### [EXCERPT PROVIDED]
========================================================================
Netflix UK film review: Parkland
Review Overview
Zac Efron's face
6Everything else
2Chris Blohm | On 25, Mar 2014
Director: Peter Landesman
Cast: Paul Giamatti, Zac Efron, Billy Bob Thornton, James Badge Dale
Certificate: 15
Watch Parkland online in the UK: Netflix UK / TalkTalk TV / iTunes
Let’s take a moment to contemplate Zac Efron’s face. It’s by far the most reliable and steadfast feature of Peter Landesman’s debut film, Parkland, a soft focus depiction of the chaotic aftermath of the JFK assassination.
Efron and his face – handsome, robust and American as apple pie – turn up early in the film. He plays Jim Carrico, one of the doctors on duty at the Parkland Memorial Hospital where the iconic US president drew his final breath that fateful and traumatic day. At the end of this film, which plays like a drunk version of Emilio Estevez’s Bobby, Landesman shows us a picture of the real Jim Carrico. Of course, his resemblance to the Me and Orson Welles actor is close to nil.
========================================================================
### [PROBLEM DETAILS]
Sum up the Parkland review in two sentences. You won't need the material that follows to do this.

### [GIVEN DATA]
========================================================================
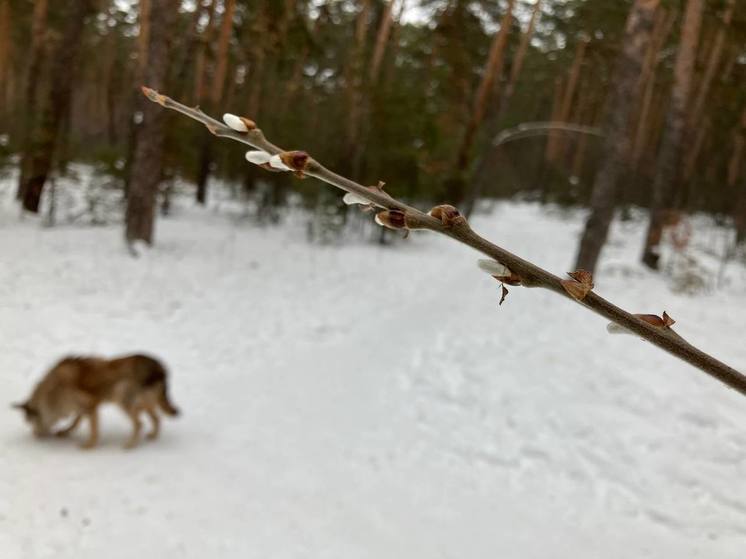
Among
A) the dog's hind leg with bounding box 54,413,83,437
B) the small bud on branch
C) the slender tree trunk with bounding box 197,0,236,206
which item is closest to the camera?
========================================================================
### [SOLUTION TO THE PROBLEM]
Parkland, Peter Landesman's debut film, is a soft-focus picture of the chaotic aftermath of the JFK assassination, and the reviewer calls Zac Efron's face its most reliable feature. Efron plays Jim Carrico, one of the doctors on duty at Parkland Memorial Hospital where the president died, though the photo of the real Carrico shown at the end looks almost nothing like him.